Neuroscientist will answer a resounding “No.” According to these scientists when we try to multitask, like write while listening to a song, or texting a friend and listening to a family member, our brain burns glucose at a faster rate and releases cortisol because our brain tries to give equal attention to all the incoming stimuli. They posit that writing while listening to music induces stress. That said, this does not seem to be the case.

Classical music played at a low volume may increase concentration. Low level ambient sound may improve creativity.

A friend grew up near an opera house in New York City. She did her homework while listening to the loud music emanating from the stage and orchestra pit.
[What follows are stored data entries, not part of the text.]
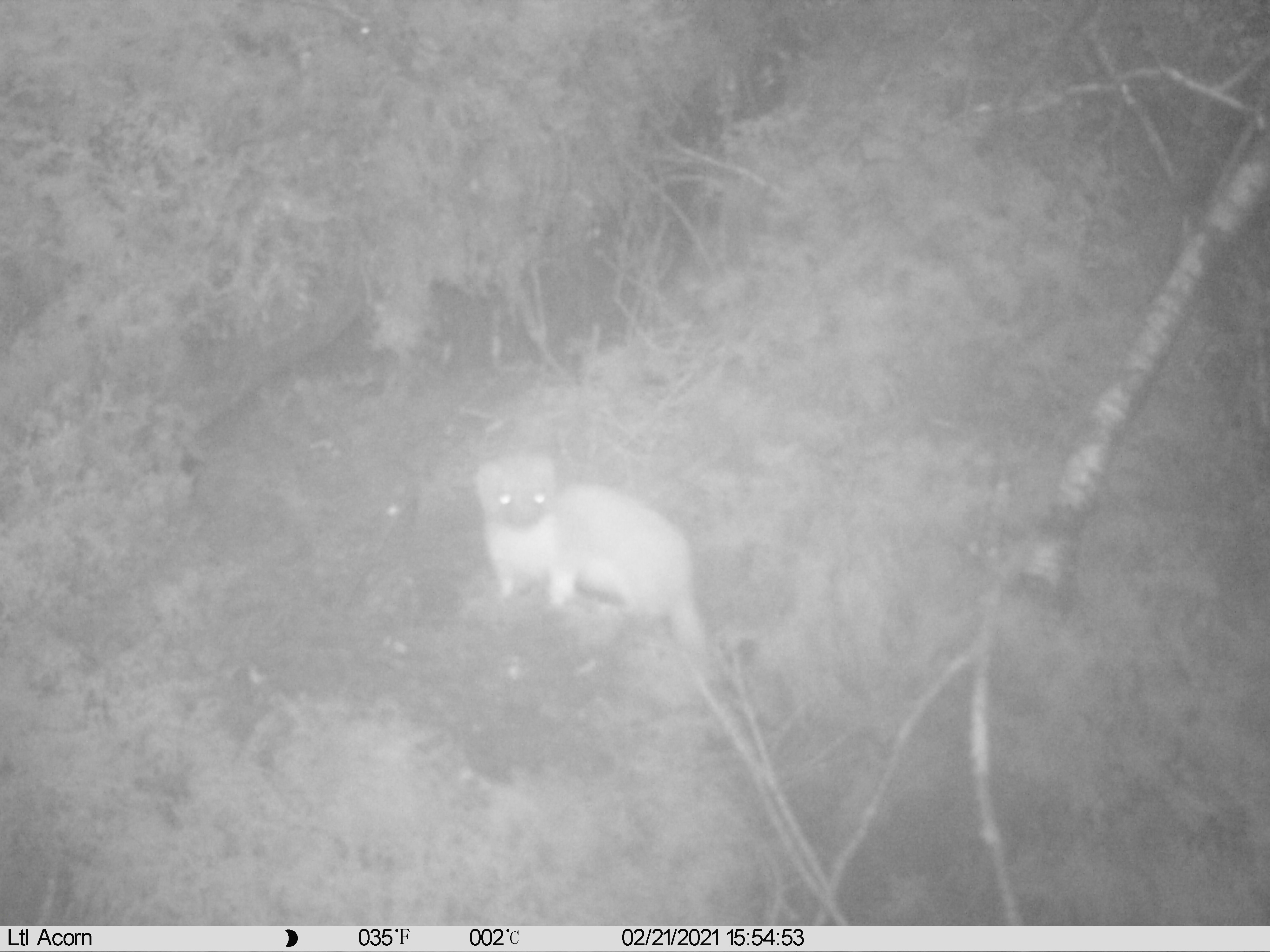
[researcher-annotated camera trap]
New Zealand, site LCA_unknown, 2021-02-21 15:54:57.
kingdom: Animalia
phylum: Chordata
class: Mammalia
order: Carnivora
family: Mustelidae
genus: Mustela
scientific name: Mustela erminea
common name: stoat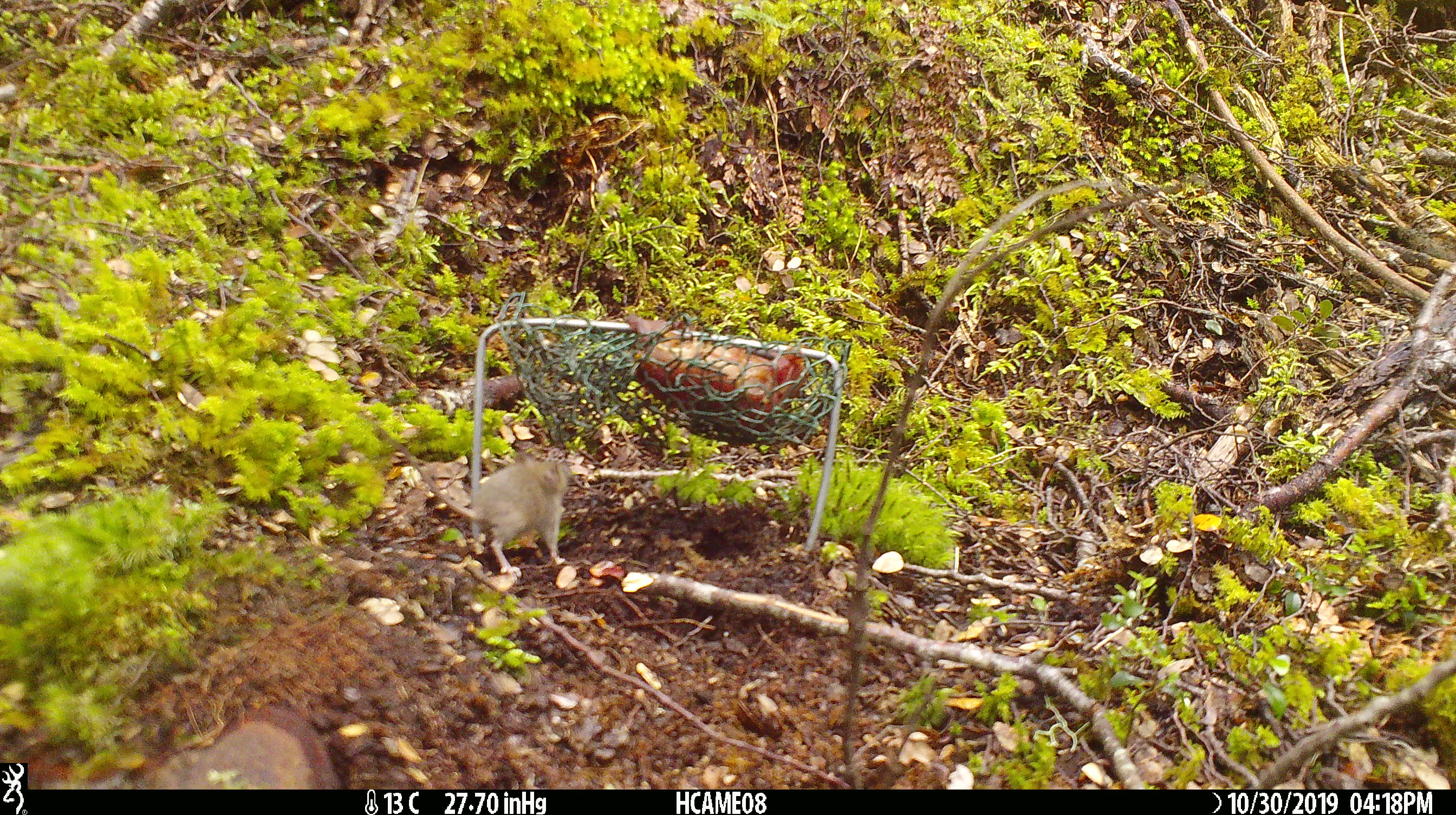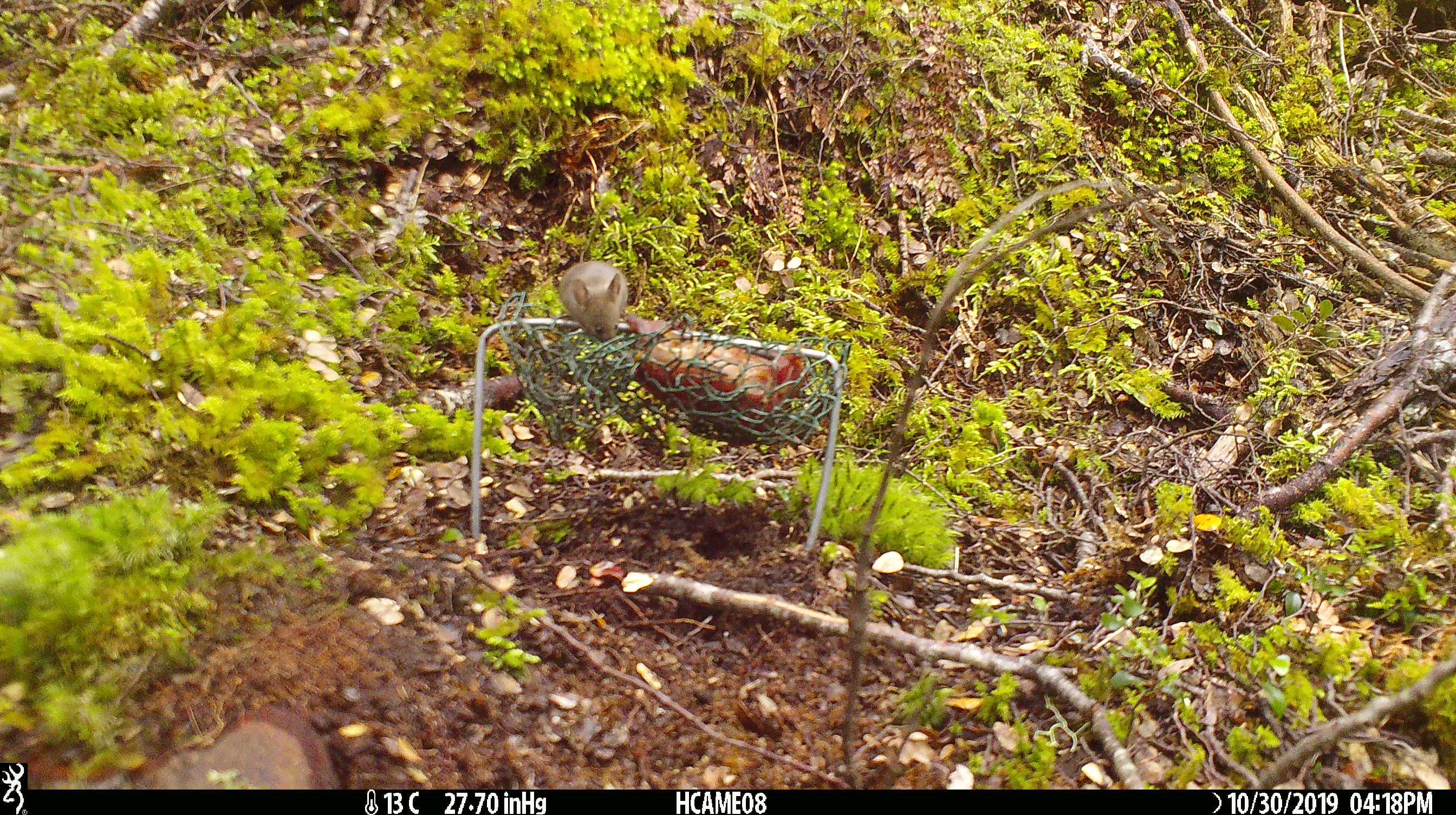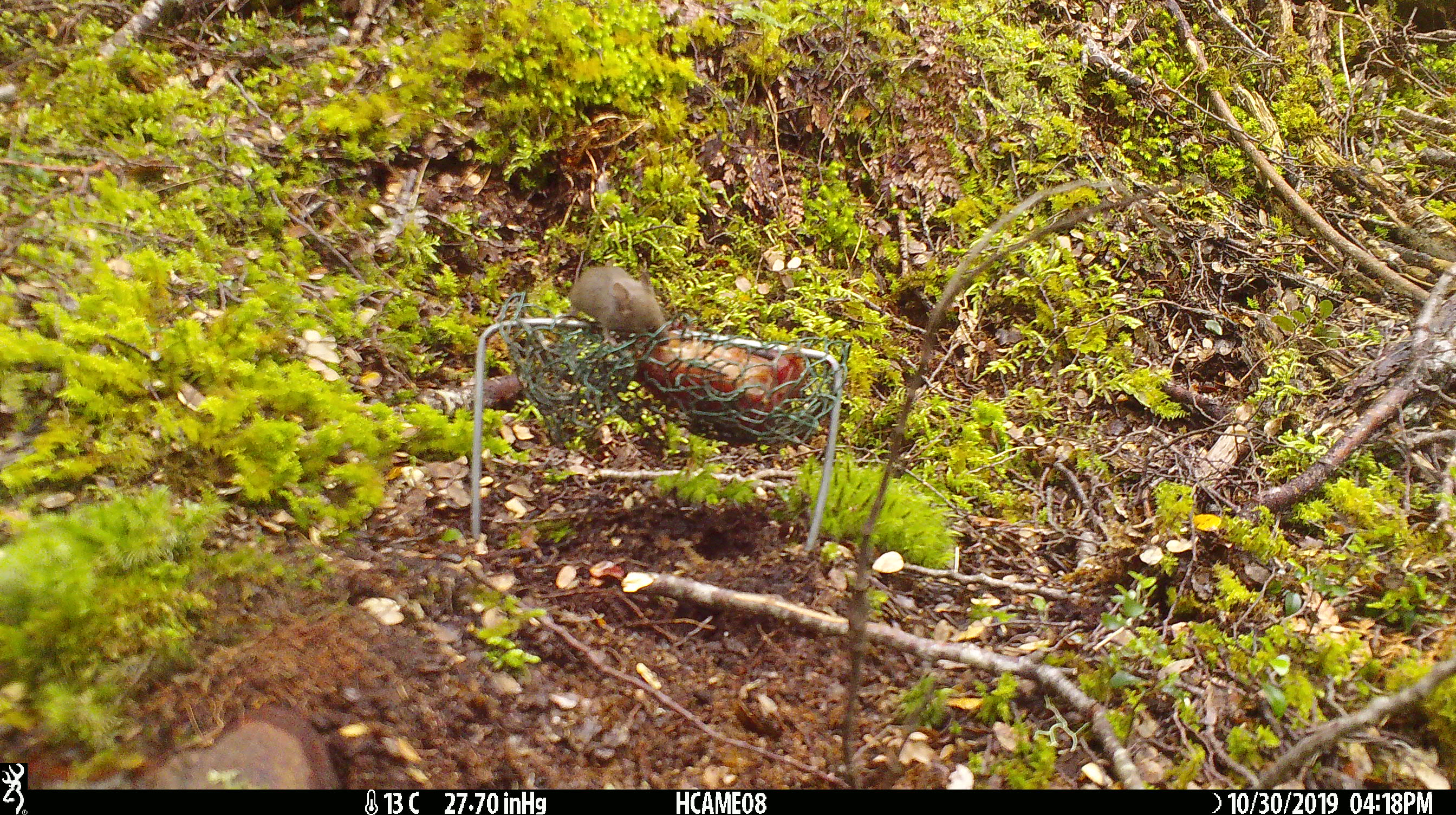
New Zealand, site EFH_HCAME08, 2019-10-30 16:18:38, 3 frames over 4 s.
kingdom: Animalia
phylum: Chordata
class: Mammalia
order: Rodentia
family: Muridae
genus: Mus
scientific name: Mus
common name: mouse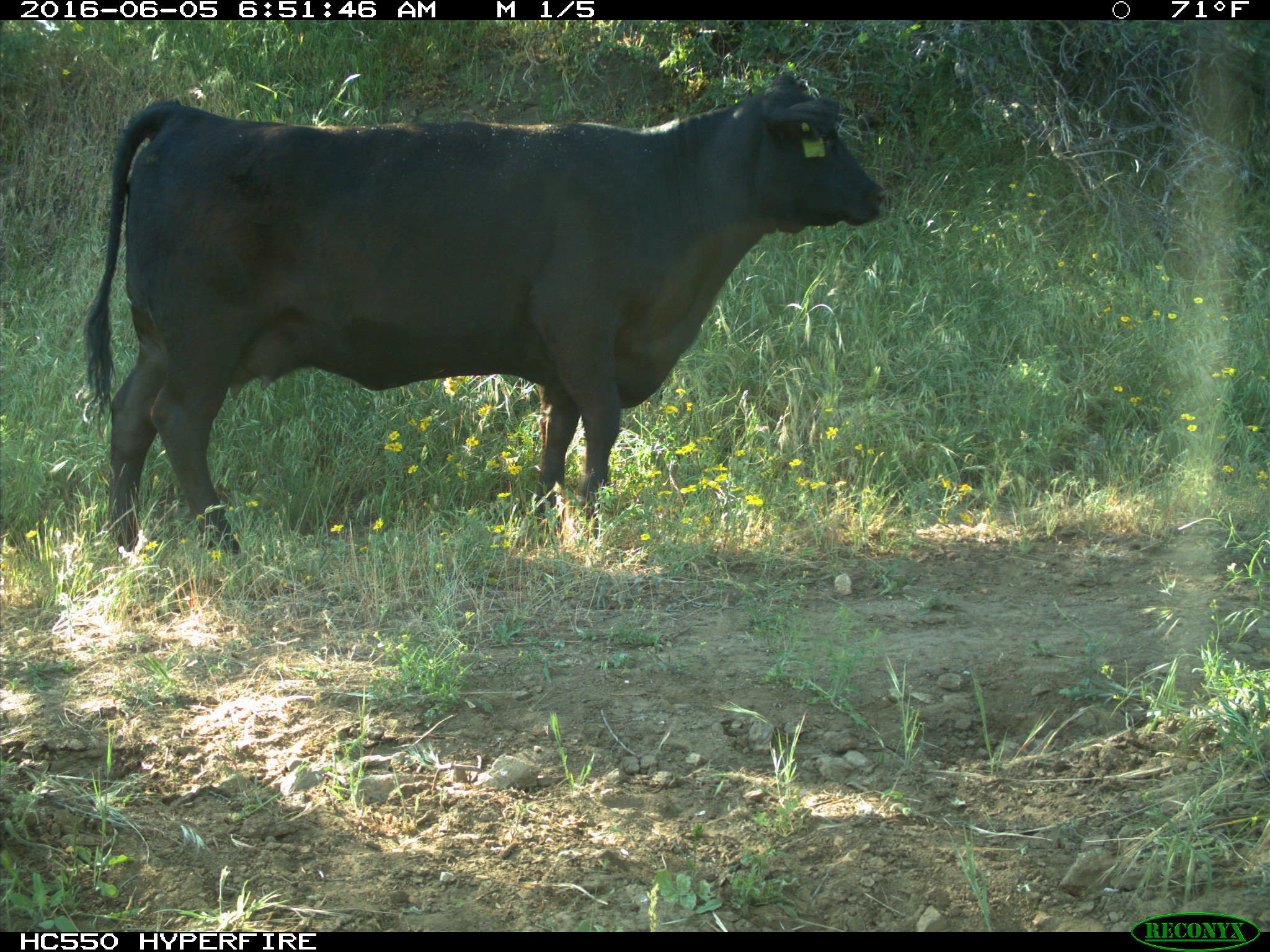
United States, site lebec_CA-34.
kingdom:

She prefers to write while listening to classical music set at a high volume. Experiences differ.

Music with or without lyrics

Instrumentals like jazz and classical can allow the world to slip away. Music with lyrics seems to be the problem child as songs with lyrics cause some writers distraction. There is always the possibility of the lyrics finding their way into dialogue.

An odd music related aside

According to one study published in 2012, people who ate at low-lit restaurants where soft music was played consumed 18% less food than those who ate in other restaurants. Not so good for the restaurant, but I wonder if writing in a low-lit writing cave while listening to soft sounds will cause less snacking.

Whatever you decide, the music you play while writing must inspire you and your book.

Do you listen to music while you write? Which comes first, the tune or the tale? How does music affect your work?  Do you use music local to the story to help you get in the mood for writing those scenes?

* * * * * *

About Ellen

Author, speaker, and former teacher, Ellen L. Buikema has written non-fiction for parents and a series of chapter books for children with stories encouraging the development of empathy—sprinkling humor wherever possible. Her Works In Progress are, The Hobo Code, YA historical fiction and Crystal Memories, YA fantasy.